> Task brief: Which lines in the records below contain the word "scarf"? Copy each one.

[Stored dataset items]
* Start *

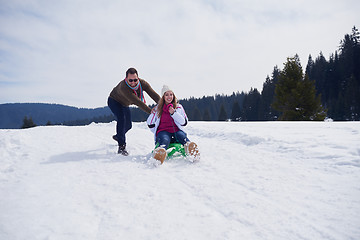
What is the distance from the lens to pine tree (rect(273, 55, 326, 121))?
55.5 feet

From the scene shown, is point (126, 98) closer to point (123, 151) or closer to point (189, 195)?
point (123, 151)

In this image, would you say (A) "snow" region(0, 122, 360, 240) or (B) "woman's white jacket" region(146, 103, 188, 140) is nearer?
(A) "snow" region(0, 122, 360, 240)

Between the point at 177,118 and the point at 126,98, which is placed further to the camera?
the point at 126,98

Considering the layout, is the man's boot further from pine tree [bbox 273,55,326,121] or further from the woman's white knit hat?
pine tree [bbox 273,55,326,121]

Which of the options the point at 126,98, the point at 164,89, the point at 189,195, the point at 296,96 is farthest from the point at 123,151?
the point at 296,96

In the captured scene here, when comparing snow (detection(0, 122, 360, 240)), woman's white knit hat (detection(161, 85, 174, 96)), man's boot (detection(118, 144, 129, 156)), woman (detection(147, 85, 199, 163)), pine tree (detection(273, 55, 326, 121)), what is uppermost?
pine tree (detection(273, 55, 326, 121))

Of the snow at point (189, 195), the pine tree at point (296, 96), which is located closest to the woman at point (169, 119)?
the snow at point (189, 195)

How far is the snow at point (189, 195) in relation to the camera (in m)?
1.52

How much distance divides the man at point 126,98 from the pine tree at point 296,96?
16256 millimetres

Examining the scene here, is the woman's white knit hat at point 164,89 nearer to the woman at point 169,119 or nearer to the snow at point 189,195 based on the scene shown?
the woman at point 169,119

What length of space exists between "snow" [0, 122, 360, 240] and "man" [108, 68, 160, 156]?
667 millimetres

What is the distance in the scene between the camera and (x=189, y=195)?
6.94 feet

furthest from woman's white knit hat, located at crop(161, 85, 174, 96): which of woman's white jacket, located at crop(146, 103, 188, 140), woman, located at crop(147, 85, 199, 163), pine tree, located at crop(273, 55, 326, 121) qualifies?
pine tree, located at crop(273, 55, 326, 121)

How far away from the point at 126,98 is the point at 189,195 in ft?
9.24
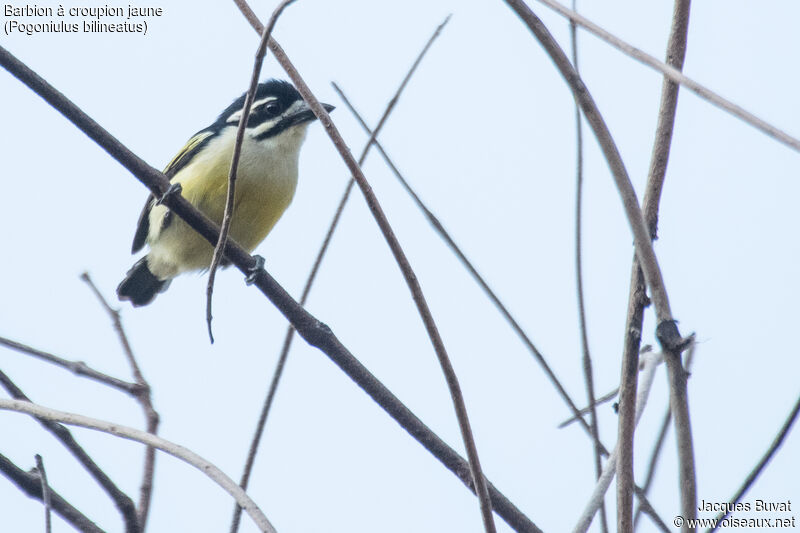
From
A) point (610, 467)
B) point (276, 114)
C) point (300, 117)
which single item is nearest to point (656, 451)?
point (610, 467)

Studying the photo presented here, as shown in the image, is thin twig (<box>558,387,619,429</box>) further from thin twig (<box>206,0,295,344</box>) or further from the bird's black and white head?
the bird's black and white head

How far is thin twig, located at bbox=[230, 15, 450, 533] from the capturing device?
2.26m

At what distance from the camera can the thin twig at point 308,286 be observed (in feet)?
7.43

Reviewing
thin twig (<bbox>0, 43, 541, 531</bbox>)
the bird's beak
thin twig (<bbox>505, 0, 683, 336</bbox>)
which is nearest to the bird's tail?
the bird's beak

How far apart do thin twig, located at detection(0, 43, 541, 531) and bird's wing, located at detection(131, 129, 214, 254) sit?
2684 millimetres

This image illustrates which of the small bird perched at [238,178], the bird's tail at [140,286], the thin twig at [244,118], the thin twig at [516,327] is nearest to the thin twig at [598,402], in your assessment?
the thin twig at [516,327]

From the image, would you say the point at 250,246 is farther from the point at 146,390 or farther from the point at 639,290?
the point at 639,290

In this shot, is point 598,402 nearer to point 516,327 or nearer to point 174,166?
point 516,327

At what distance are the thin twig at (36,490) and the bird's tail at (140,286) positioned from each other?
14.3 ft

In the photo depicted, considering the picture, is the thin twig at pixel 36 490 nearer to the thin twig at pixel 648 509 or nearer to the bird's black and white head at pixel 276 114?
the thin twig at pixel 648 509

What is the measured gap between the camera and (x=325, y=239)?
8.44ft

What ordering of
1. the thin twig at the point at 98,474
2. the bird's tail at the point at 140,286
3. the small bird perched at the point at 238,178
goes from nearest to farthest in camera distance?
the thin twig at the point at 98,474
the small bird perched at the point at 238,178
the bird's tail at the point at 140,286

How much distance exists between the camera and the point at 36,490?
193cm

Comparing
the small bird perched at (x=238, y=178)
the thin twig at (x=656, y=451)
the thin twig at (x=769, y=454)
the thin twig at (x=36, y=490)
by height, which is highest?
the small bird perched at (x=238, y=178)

* End *
* Start *

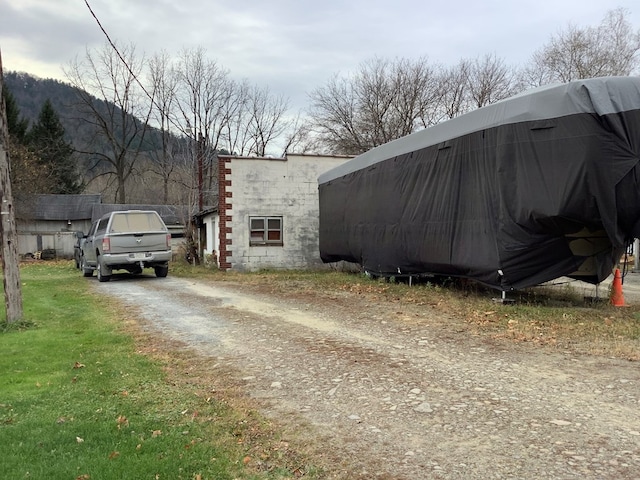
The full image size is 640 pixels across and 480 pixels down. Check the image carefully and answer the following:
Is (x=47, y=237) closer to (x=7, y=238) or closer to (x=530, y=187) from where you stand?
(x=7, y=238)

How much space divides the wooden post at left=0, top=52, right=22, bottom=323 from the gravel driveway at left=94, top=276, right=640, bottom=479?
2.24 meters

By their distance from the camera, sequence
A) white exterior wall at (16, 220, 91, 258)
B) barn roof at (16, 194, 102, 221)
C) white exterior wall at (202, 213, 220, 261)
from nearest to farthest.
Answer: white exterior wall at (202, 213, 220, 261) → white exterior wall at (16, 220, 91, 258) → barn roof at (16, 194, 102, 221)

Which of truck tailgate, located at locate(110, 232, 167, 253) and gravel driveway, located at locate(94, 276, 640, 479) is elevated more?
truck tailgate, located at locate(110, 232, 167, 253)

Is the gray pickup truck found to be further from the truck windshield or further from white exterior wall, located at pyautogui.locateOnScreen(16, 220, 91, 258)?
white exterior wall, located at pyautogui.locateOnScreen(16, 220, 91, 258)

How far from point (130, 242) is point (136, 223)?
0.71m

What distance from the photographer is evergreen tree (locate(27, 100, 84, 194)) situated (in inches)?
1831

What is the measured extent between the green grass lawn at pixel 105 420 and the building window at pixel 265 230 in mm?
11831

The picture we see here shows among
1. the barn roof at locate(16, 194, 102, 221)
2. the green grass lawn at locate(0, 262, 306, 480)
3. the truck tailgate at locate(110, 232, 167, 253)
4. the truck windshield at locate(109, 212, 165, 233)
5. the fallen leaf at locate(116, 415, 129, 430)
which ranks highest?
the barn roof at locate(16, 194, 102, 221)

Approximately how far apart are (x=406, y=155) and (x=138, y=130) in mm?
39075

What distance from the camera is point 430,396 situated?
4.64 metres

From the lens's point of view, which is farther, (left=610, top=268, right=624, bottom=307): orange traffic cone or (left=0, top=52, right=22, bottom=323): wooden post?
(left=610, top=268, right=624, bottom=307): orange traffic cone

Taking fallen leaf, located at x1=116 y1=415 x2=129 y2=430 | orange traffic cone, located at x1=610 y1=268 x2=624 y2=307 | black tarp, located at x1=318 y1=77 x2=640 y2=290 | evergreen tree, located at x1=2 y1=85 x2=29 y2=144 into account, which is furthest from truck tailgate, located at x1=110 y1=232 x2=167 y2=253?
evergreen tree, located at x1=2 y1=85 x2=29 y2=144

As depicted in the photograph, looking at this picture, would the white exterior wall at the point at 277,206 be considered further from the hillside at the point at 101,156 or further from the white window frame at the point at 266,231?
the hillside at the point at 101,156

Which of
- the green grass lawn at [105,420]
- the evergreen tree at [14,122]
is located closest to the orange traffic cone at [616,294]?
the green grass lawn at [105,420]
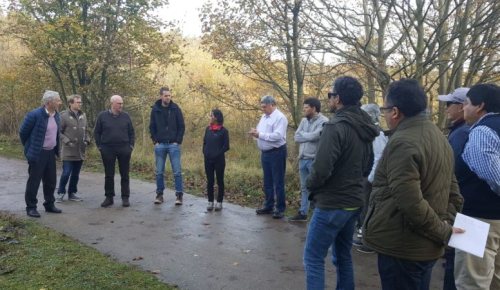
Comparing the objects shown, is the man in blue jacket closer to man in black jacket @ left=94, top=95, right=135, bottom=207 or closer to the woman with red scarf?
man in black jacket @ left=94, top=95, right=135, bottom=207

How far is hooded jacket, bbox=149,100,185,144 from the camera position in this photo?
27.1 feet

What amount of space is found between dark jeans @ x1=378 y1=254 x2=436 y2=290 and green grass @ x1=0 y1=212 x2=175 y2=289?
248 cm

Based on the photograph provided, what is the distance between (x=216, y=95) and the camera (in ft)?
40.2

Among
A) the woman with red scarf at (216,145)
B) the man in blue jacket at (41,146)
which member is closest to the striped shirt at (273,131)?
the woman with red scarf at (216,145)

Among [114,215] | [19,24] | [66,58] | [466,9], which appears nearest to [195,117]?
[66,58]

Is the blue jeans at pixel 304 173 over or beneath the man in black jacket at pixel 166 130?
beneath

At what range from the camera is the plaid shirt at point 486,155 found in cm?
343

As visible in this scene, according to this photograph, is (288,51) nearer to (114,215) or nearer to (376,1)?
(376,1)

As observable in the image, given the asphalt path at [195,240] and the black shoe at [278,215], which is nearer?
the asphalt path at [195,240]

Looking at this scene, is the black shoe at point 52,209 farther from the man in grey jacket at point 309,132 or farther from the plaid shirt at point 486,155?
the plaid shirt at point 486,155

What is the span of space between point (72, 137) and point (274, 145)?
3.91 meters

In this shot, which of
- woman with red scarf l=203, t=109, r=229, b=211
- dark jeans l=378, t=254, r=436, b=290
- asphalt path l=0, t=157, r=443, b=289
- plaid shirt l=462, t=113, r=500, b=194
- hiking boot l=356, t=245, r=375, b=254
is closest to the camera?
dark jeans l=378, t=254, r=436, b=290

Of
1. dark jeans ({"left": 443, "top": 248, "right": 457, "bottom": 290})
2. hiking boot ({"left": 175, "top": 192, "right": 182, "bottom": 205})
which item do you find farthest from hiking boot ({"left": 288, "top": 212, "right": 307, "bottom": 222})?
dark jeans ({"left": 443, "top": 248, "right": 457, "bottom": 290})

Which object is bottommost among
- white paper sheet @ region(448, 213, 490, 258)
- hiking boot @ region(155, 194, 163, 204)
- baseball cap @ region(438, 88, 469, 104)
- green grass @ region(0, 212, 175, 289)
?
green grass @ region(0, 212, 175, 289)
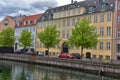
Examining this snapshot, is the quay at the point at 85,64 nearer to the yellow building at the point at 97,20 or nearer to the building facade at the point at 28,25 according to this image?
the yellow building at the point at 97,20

* End *

> Right answer:
Comparing the objects shown, is the man in blue jacket closer to man in black jacket @ left=94, top=95, right=135, bottom=207 or closer to the woman with red scarf?
A) the woman with red scarf at (216,145)
the woman with red scarf at (216,145)
- woman with red scarf l=203, t=109, r=229, b=211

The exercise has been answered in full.